KAYNAK: Yeni Özgür Politika

PKK yok sayılan Kürt halkının bağrından çıktı ve Kürt sorununun nedeni
değil sonucudur. PKK’yi silahlı direnişe zorlayanın 12 eylül faşizmi
olduğu bugün daha net görülmektedir. Türkiye’de sınırlı düzeyde bile
demokratik bir yapılanma olmuş olsa ve Kürtlerin halk olarak varlıkları
Kabul edilip hakları tanınmış olsaydı, PKK’nin tercihi elbette
demokratik siyasal mücadeleden yana olacaktı. Ama yüzyıllık inkar ve
imha politikalarının geldiği sonuç yeni bir Kürt isyanıydı. Ancak bu
isyan, gerek ideolojik-örgütsel önderliği ve gerekse de siyasal
perspektifi öncekilerden çok farklıydı. Kendisini Kürdistan’daki klasik
Kürt isyanlarını bastırmaya göre konumlandırmış olan Türk ordusu, mevcut
strateji ve taktiklerle hamleyi hemen bastıracak güçte değildi. Klasik
halk savaşlarının sıradan gerilla taktikleri karşısında bu ordunun
çaresiz kalması kaçınılmazdı. İlk gelişmeler bunu kanıtladı. Devreye
NATO’nun girmesi gecikmedi.
Siyasal, toplumsal bir sorun olarak
ele alınıp çözüm aranacağı yerde Kürt sorunu bir “terör” ve güvenlik
sorunu olarak ele alınınca askeri çözümde ısrar edildi. “48 saatte kökü
kazınacak” nutukları atıldı. Sıkıyönetim ve Olağanüstü Hal
uygulamalarıyla Kürdistan’da her türlü devlet terörü uygulandı. Savaş
hükümetleri-koalisyonları kuruldu. Sayısı 50 bine varan kontr-gerilla
ordusu, 90 bini aşan köy korucusu, devlet eliyle oluşturulan islami
tandanslı Hizbullah terörü, güney’deki Kürt partilerin 30 bin
dolayındaki peşmerge gücü ve yarım milyonun üzerinde TSK’ya bağlı
düzenli ordu gücü PKK’nin 10 bin civarındaki silahlı gerilla güçlerini
ezmek, yok etmek için savaşa sürüldü. 29 yıldır denenmedik askeri yöntem
bırakılmadı. Savaş hukuku ve ahlakında yeri olmayan her türlü insanlık
dışı uygulamalar, 17 bin beşyüz faili devlet olan cinayetler, yakılıp
yıkılan 4 bini aşkın köy, yerinden yurdundan edilip zorla Kürdistan ve
Türkiye metropolllerine göçertilen 3 milyondan fazla insan…
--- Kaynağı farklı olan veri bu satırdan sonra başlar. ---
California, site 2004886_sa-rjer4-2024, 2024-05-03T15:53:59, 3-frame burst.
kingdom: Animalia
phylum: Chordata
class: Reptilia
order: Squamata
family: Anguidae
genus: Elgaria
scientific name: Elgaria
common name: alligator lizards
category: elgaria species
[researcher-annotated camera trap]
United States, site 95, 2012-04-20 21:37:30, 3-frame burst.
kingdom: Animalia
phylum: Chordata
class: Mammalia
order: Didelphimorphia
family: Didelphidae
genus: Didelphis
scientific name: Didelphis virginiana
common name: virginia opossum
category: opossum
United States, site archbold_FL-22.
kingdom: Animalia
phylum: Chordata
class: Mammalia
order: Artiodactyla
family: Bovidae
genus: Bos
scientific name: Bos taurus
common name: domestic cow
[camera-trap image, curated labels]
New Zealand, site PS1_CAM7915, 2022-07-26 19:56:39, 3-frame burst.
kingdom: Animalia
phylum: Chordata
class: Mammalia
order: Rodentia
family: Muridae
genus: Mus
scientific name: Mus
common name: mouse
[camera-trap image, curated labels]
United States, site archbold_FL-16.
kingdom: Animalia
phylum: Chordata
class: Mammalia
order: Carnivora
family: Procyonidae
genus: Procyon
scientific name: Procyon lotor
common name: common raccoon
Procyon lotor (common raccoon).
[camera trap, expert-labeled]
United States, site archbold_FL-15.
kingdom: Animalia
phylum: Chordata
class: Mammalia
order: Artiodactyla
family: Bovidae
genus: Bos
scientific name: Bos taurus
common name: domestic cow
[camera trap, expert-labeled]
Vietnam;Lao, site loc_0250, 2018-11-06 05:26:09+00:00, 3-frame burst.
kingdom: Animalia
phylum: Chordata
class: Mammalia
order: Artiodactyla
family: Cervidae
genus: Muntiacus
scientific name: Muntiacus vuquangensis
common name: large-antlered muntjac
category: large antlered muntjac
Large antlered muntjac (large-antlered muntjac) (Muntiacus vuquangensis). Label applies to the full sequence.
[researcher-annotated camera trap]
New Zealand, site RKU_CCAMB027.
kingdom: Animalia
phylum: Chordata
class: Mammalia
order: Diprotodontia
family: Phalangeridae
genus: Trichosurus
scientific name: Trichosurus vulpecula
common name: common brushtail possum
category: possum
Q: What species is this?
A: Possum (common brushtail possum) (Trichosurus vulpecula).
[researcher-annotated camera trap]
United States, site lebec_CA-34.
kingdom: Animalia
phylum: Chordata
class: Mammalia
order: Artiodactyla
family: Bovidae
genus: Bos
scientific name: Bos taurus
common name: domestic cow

SON 30 YILIN TÜRKİYE’Sİ: KİMLER GELDİ KİMLER GEÇTİ
Apolitikleştirilen
toplum üzerinde medya yoluyla her türlü psikolojik özel savaş denendi.
Kitlenin bilinci çarpıtıldı, ruhu karartıldı. Bir futbol maçını
kaybederken bile “kahrolsun Kürtler” diye slogan atıp Kürtlerin evlerini
taşlayan psikolojik, ruhsal olarak hastalıklı bir Türk toplumu gerçeği
oluştu. Kürdü linç etme kampanyaları düzenlendi. Siyasi partiler,
dernekler, aydınlar, yazarlar, sanatçılar, sporcular, mafya babaları ve
daha niceleri Kürtlere karşı kin ve nefreti geliştirmeden, her türlü
hakarette bulunmadan işini sürdüremez oldu. Ulusal seferberlik ruhuyla
yüklenilip kitleler milliyetçilik zehriyle Kürt düşmanı kılındı.
Anti
demokratik ve faşist karakterli 12 Eylül anayasası yetmedi, Devlet
Güvenlik Mahkemeleri ile Kürt ve Kürdistan’a dair her şeyin suç
kapsamına alındığı Terörle Mücadele Kanunları düzenlendi. Gazete
binaları bombalandı, gazeteciler öldürüldü. Çiller’in eline ölüm
listeleri tutuşturuldu.
Sonuç: 29 yılda 40 binin üzerinde insan
yaşamını yitirdi. PKK bitmedi, aksine; daha da güçlenerek bölge
siyasetinde kilit öneme sahip bir aktör haline geldi. Devletin resmi
ideolojisi iflas etti. İnkar ve imha politikası çöktü. Çok övündüğü
şanlı ordusu gerilla mücadelesi karşısında her türlü ileri teknolojik
donanıma rağmen savaşamaz duruma geldi. Türkiye ekonomisi savaş
ekonomisine dönüştürülerek halk yoksullaştırıldı. Savaştan beslenen
siyasi ve askeri çeteler Türk devleti ve toplumunu her anlamıyla bir
felakete sürükledi. Örtülü ödenekler, bankaların hortumlanması ve bir
gecede milyarder olan savaş rantçıları… Toplumsal soruna hiç bir çözüm
üretme derdi olmayan parlamento ve siyasi partilere inanç kalmadı.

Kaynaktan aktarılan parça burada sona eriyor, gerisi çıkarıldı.